TEKS SUMBER
● ● ● ● ●

BERITA BEKASI – Peraturan dan perundang undangan yang ada atau regulasi yang sudah diatur dalam tatanan kepemerintahan hanya sebatas selogan atau layanan bibir (lip service) bagi Biro Hukum Kabupaten Bekasi, Jawa Barat.
Hal itu, dikatakan Ketua Forum Komunikasi Masyarakat Peduli Bekasi (FKMPB), Eko Setiawan menyoroti polemik yang belakangan riuh di Pemerintahan Desa (Pemdes) Sumberjaya, Tambun Selatan, Kabupaten Bekasi, Jawa Barat.
“Bagi mereka hukum itu milik pejabat dan dimanfaatkan juga untuk para pejabatnya. Inilah yang terjadi di Pemerintahan Kabupaten Bekasi dibawah kepemimpinan Pj. Bupati Bekasi, Dedi Supriyadi,” terang Eko, Selasa (22/10/2024).
ADVERTISEMENT
SCROLL TO RESUME CONTENT
Kaitan itu, kata Eko tentu tidak bisa dipungkiri atau dibantah berdasarkan fakta yang terjadi di Desa Sumberjaya, dimana kesalahan administrasi dan regulasi terkait penggantian Pj Kepala Desa (Kades) Sumberjaya seolah malah dilindungi Pj Bupati Bekasi, Dedy Supriyadi.
“Pj Bupati Bekasi seolah-olah sedang menggunakan kaca mata hitam dan handset seperti tidak mendengar dan melihat kejadian atau perkembangan yang ada dibawah kepemimpinannya, terkait kekacauan yang terjadi di Desa Sumberjaya,” ulasnya.
Parahnya lagi, sambung Eko, apa yang terjadi di Desa Sumberjaya, bukanya hanya sebatas dugaan pelanggaran aturan dan regulasi terkait penggantian Pj Kades Sumberjaya, tapi dugaan aroma korupsi dalam pengelolaan Dana Desa pun menjadi awal polemik.

● ● ● ● ●

DATA TERCATAT
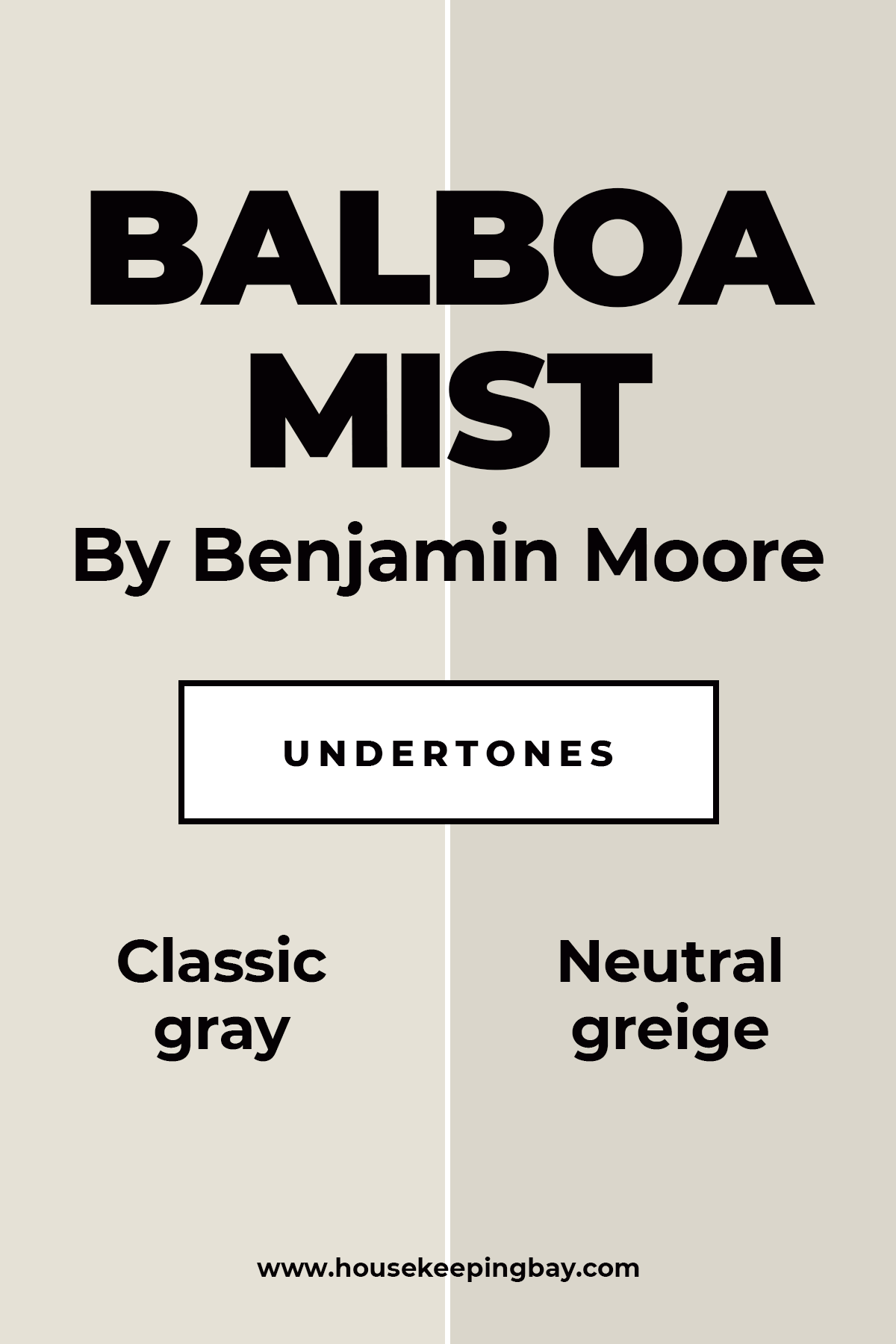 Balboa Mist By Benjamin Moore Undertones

● ● ● ● ●

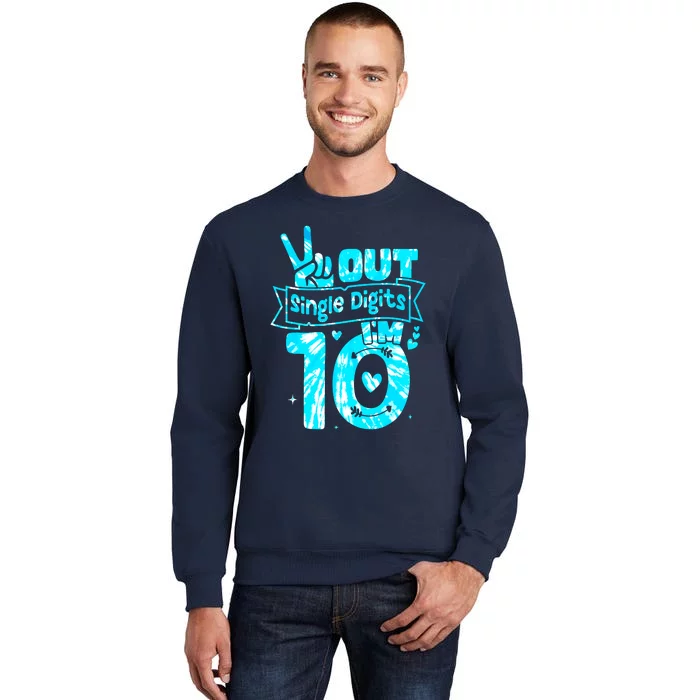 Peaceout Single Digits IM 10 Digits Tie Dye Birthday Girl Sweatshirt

● ● ● ● ●

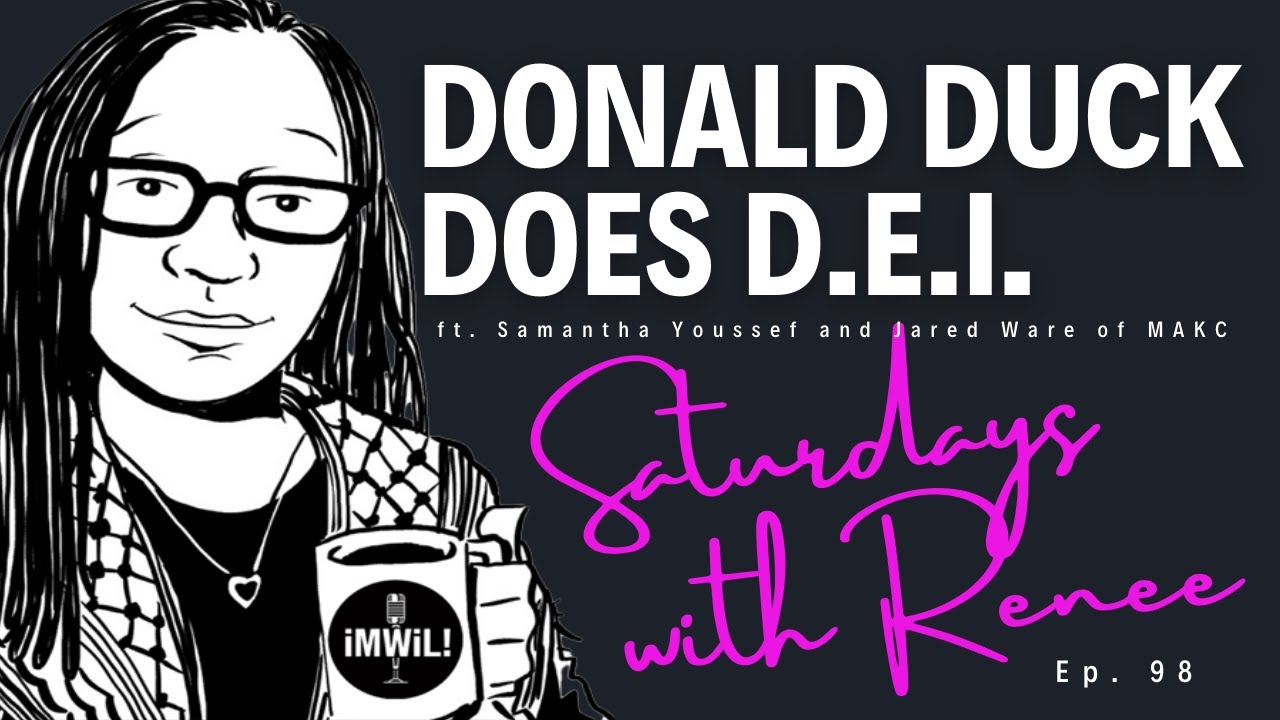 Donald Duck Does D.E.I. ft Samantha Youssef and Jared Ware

● ● ● ● ●

Menurut berita tentang Desa Sumberjaya, siapa Ketua Forum Komunikasi Masyarakat Peduli Bekasi (FKMPB)?

JAWABAN
Eko Setiawan.